Saved data entries:

=====

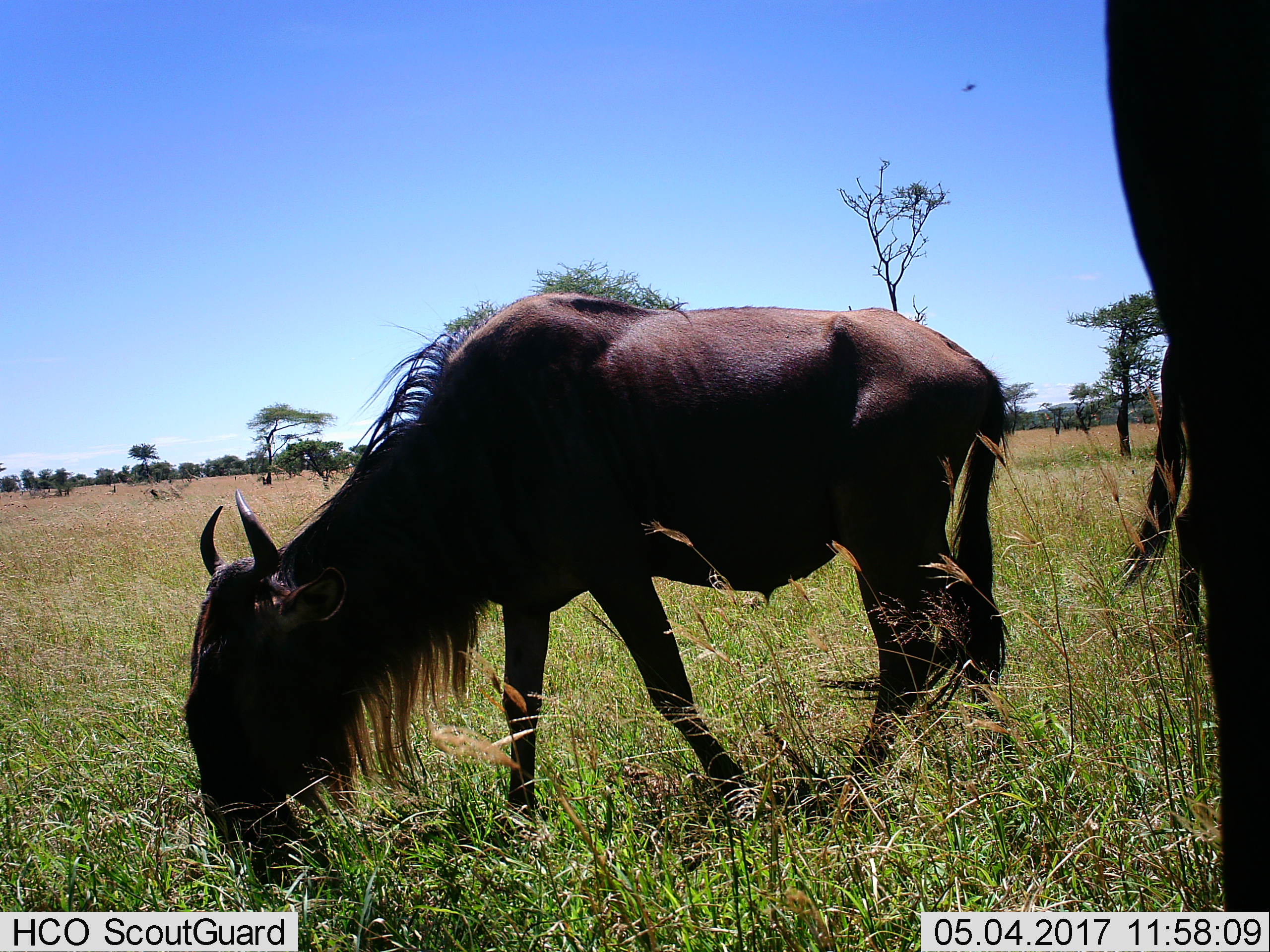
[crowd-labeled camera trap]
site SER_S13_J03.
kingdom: Animalia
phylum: Chordata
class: Mammalia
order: Artiodactyla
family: Bovidae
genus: Connochaetes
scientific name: Connochaetes taurinus taurinus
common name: blue wildebeest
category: wildebeestblue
Wildebeestblue (blue wildebeest) (Connochaetes taurinus taurinus), count 2. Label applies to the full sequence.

=====

_Exercise directions:_
Please set down exactly the lines running from the one with "class: Mammalia" to the last line of the entries above, both of them included, and no others.

_Solution:_
class: Mammalia
order: Artiodactyla
family: Bovidae
genus: Connochaetes
scientific name: Connochaetes taurinus taurinus
common name: blue wildebeest
category: wildebeestblue
Wildebeestblue (blue wildebeest) (Connochaetes taurinus taurinus), count 2. Label applies to the full sequence.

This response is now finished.